Saved entries:
------------------------------------------------------------
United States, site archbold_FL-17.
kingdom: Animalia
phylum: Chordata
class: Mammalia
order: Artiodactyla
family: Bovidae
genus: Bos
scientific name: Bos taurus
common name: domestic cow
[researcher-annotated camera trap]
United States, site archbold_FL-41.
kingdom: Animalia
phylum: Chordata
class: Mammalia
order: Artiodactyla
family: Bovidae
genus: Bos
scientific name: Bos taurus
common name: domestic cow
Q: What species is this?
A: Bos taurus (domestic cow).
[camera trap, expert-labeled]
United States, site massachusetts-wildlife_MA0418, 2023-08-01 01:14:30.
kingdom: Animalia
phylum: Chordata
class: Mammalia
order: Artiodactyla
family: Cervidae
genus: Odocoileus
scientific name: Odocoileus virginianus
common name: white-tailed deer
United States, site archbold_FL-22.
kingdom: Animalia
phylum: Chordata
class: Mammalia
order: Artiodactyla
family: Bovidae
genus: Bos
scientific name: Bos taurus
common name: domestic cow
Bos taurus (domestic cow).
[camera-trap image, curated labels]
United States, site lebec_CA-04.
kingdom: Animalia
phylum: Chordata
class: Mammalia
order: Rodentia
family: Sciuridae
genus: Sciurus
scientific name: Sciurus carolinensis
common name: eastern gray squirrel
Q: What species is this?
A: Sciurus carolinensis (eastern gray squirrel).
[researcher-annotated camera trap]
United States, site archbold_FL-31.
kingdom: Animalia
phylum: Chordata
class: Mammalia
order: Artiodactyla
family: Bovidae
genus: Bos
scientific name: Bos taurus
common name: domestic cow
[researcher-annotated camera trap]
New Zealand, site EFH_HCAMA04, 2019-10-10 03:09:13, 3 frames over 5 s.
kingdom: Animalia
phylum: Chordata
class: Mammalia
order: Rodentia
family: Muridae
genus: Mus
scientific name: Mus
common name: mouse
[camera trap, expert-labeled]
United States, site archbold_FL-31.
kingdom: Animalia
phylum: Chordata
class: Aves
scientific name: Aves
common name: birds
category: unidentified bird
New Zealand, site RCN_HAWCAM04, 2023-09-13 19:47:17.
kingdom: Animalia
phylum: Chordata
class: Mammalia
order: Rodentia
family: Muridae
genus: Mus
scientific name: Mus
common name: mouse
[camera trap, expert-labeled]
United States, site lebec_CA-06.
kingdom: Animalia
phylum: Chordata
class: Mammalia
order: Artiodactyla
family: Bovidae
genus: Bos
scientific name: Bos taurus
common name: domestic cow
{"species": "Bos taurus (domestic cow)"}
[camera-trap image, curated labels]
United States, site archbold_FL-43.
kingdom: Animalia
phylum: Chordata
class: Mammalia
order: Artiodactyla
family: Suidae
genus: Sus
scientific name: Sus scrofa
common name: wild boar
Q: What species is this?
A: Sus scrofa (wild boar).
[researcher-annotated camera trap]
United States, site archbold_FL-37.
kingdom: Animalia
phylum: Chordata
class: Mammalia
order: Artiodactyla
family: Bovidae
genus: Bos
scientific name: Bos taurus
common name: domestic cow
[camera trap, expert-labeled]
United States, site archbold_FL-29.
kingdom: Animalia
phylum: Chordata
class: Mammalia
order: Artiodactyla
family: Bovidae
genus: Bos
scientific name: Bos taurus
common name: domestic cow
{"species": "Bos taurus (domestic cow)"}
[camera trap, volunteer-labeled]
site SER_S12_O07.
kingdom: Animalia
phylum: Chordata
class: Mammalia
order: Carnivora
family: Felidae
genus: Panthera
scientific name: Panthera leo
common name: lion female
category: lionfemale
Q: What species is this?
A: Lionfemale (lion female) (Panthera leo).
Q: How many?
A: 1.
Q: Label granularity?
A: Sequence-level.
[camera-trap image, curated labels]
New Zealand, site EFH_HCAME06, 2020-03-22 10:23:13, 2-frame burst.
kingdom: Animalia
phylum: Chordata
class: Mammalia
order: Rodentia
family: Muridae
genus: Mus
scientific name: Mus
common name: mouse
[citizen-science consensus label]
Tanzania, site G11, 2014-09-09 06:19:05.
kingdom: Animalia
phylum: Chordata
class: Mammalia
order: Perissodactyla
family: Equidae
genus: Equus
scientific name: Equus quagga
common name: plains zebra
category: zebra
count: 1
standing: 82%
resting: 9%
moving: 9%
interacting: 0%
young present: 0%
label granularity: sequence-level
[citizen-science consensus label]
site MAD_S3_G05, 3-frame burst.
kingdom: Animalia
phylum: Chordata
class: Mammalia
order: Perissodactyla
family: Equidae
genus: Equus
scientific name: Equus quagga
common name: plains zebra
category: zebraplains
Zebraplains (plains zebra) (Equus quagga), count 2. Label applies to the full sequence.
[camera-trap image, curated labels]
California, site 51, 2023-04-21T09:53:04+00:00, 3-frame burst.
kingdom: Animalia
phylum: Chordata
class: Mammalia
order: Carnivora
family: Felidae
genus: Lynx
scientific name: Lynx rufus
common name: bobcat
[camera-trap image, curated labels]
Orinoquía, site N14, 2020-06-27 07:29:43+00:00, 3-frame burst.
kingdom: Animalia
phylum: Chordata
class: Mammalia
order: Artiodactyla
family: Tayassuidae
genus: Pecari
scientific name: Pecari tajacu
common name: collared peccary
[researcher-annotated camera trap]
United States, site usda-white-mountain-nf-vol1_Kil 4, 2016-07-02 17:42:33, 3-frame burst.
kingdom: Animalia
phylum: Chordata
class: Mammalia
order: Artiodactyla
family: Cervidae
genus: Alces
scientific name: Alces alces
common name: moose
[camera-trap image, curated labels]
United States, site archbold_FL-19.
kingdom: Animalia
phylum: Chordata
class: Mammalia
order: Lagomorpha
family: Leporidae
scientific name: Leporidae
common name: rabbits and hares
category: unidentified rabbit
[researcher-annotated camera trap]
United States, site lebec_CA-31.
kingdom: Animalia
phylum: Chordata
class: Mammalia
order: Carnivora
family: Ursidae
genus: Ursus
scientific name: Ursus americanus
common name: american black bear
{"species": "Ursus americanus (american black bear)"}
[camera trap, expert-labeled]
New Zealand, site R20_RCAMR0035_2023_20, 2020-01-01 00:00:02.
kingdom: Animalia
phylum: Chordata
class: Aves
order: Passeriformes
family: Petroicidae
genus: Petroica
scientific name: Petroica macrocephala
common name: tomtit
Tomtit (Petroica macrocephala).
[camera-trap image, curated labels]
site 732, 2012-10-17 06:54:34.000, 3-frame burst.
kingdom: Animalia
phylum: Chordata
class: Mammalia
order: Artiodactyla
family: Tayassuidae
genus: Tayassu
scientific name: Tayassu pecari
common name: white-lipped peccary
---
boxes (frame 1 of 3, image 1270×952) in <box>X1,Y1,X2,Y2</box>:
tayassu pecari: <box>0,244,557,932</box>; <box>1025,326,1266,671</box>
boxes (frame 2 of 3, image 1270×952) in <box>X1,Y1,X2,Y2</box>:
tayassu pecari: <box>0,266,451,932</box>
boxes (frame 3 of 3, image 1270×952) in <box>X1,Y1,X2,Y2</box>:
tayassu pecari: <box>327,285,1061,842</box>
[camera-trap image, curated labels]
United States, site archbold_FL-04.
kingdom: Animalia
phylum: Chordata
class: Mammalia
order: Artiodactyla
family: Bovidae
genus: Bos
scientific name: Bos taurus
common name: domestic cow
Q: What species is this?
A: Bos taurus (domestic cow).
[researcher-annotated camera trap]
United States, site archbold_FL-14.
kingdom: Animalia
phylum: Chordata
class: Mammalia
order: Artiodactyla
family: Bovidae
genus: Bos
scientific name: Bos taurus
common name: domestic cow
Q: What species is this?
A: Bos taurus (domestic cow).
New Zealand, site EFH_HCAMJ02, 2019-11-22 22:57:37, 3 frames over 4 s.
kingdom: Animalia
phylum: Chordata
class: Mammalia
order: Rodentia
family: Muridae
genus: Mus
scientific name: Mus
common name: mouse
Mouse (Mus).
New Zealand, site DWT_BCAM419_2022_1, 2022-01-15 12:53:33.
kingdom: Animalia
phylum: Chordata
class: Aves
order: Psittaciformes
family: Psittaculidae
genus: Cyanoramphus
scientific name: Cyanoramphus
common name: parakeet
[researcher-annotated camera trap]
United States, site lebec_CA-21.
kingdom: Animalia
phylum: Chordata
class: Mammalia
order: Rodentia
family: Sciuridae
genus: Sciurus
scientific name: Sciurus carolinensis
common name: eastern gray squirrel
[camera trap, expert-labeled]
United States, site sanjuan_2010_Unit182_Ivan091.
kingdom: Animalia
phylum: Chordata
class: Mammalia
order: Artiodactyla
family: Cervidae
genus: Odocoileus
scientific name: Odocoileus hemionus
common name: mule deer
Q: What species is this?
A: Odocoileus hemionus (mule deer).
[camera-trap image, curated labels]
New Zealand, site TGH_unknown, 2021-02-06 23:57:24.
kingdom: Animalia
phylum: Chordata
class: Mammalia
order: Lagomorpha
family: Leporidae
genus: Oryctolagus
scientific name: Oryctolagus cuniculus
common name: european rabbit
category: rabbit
------------------------------------------------------------
* [Directions for this task] Going from the line that contains "scientific name: Odocoileus hemionus" to the last line of the records, reproduce every line as written.

* [Written answer]
scientific name: Odocoileus hemionus
common name: mule deer
Q: What species is this?
A: Odocoileus hemionus (mule deer).
[camera-trap image, curated labels]
New Zealand, site TGH_unknown, 2021-02-06 23:57:24.
kingdom: Animalia
phylum: Chordata
class: Mammalia
order: Lagomorpha
family: Leporidae
genus: Oryctolagus
scientific name: Oryctolagus cuniculus
common name: european rabbit
category: rabbit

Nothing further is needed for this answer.